DATA FOR REVIEW
⁂

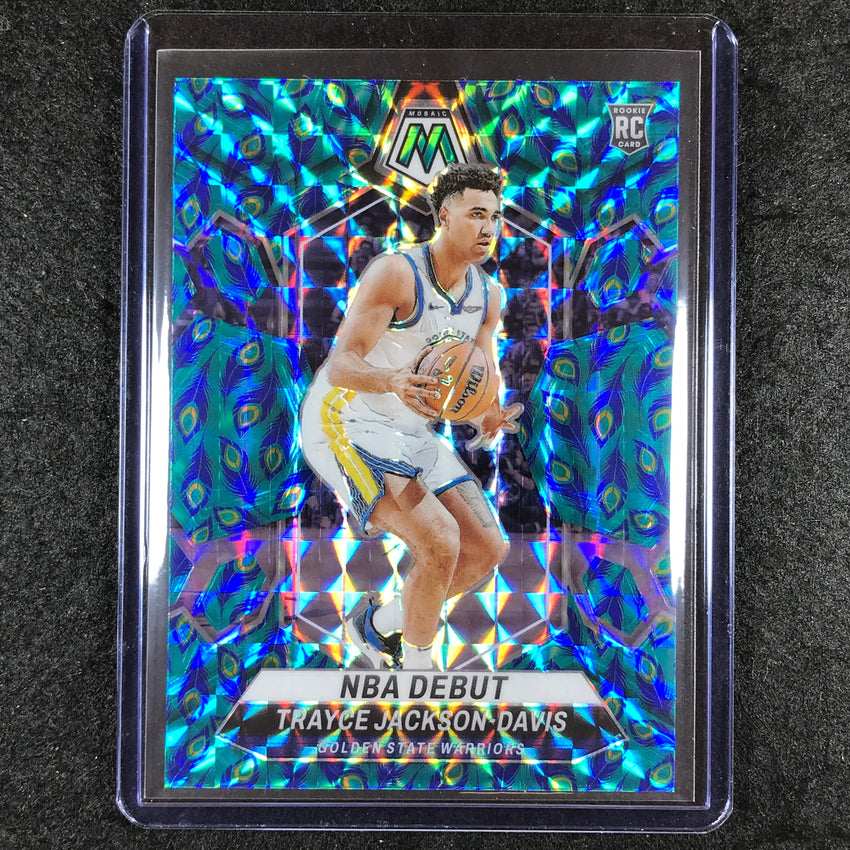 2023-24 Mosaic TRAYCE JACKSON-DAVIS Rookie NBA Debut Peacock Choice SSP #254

⁂

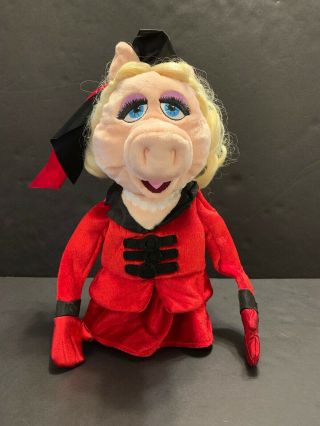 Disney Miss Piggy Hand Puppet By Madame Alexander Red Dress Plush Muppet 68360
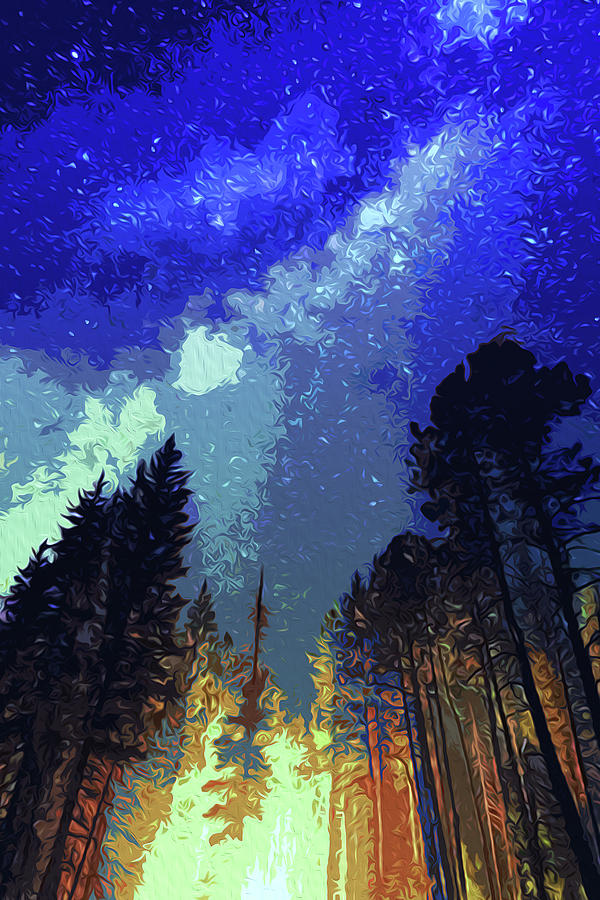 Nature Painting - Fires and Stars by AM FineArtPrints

⁂

PROBLEM TO WORK ON
The stretch to restate runs from the line above containing "Disney Miss Piggy" through the line containing "Nature Painting - Fires". Copy it word for word, ends included, without pictures.

EXERCISE RESPONSE
 Disney Miss Piggy Hand Puppet By Madame Alexander Red Dress Plush Muppet 68360
 Nature Painting - Fires and Stars by AM FineArtPrints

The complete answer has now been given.